(360bj) Theoretical Investigation of The Coverage Effect on Ni-In Intermetallic Catalysts for Selective Hydrogenation of Acetylene to Ethylene

Ethylene streams produced from naphtha steam crackers are the building blocks for polyethylene products and other key polymers. Acetylene impurities in ethylene streams impact the life span of the polymerization catalyst, and the quality of the polymeric products [1]. Catalysts are utilized to selectively hydrogenate acetylene to ethylene. The side reactions for the semi-hydrogenation of acetylene are the over hydrogenation of ethylene to ethane and the oligomerization of acetylene through C-C bond formation. Oligomeric species poison the active sites of the catalyst causing irreversible deactivation [1,2]. The deteriorating effects of these oligomers during the catalytic process intensify the demand for innovative selective solutions.

Palladium-based catalysts have been used for decades for hydrogenation reactions. The cost of Pd as well as the limited selectivity, introduce the need to find noble metal-free alternatives.

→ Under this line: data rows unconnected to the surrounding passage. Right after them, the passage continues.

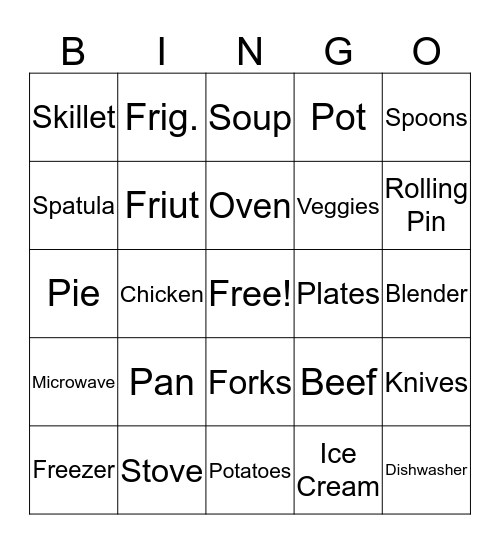 | B | I | N | G | O |
|---|---|---|---|---|
| Skillet | Frig. | Soup | Pot | Spoons |
| Spatula | Friut | Oven | Veggies | Rolling Pin |
| Pie | Chicken | Free! | Plates | Blender |
| Microwave | Pan | Forks | Beef | Knives |
| Freezer | Stove | Potatoes | Ice Cream | Dishwasher |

Ni-based catalysts are cost-effective promising candidates, particularly the intermetallic compounds (IMC). IMC offer more control over the ensemble of active sites, improved surface dispersion, and less risk of surface segregation in comparison to disordered alloys. The Ni-In phase diagram shows that Ni3In, Ni2In, NiIn, and Ni2In3 all exist in the intermetallic phase. The promotional effect of introducing In to metallic Ni was evaluated against monometallic Ni surface. Exploring IMC with varied Ni surface content provides a better understanding of the optimum ratio of active transition metal to a second metal.

In this work, DFT-based modelling of Ni3In, Ni2In, Ni-In, and Ni2In3 was used to describe the coverage effect on the activity and the selectivity of semi-hydrogenation of acetylene. When constructing traditional coverage-independent DFT-based energy diagrams, adsorption energy and activation barriers were assumed to be coverage independent or at low coverage. This means that the adsorbate-adsorbate interactions on the surface were not considered. This assumption may cause disagreement between experimental and theoretical studies and mis-predict the selectivity of catalysts [2,3]. Therefore, coverage-independent and coverage-dependent reaction profiles were constructed based on the elementary steps of the hydrogenation and oligomerization reactions. Literature showed that the difference between the cross-interactions of C2 intermediates and the self-interaction was insignificant [3]. Thus, the coverage effect was approximated using a single type of species to simulate the adsorbate-adsorbate interactions on the surface and the binding energy of acetylene was evaluated at different surface coverages. Results show that the coverage effect on the energy barriers and rate-determining steps was not similar on all Ni-In surfaces. It was also shown that energy barriers were generally more processable at high coverage due to the weakened binding energies. Considering the coverage effect helps in accurately predicting the selectivity of the catalysts and provides insights to tune the reaction toward the desired product.

1. Vignola, E., Steinmann, S.N., Al Farra, A., Vandegehuchte, B.D., Curulla, D., and Sautet, P. ACS Catal. 8(3), 1662–1671 (2018).
2. Spanjers, C.S., Held, J.T., Jones, M.J., Stanley, D.D., Sim, R.S., Janik, M.J., and Rioux, R.M. J. Catal. 316, 164–173 (2014).
3. Zhao, J., Zha, S., Mu, R., Zhao, Z., and Gong, J. J. Phys. Chem. C 122,6005-6013 (2018).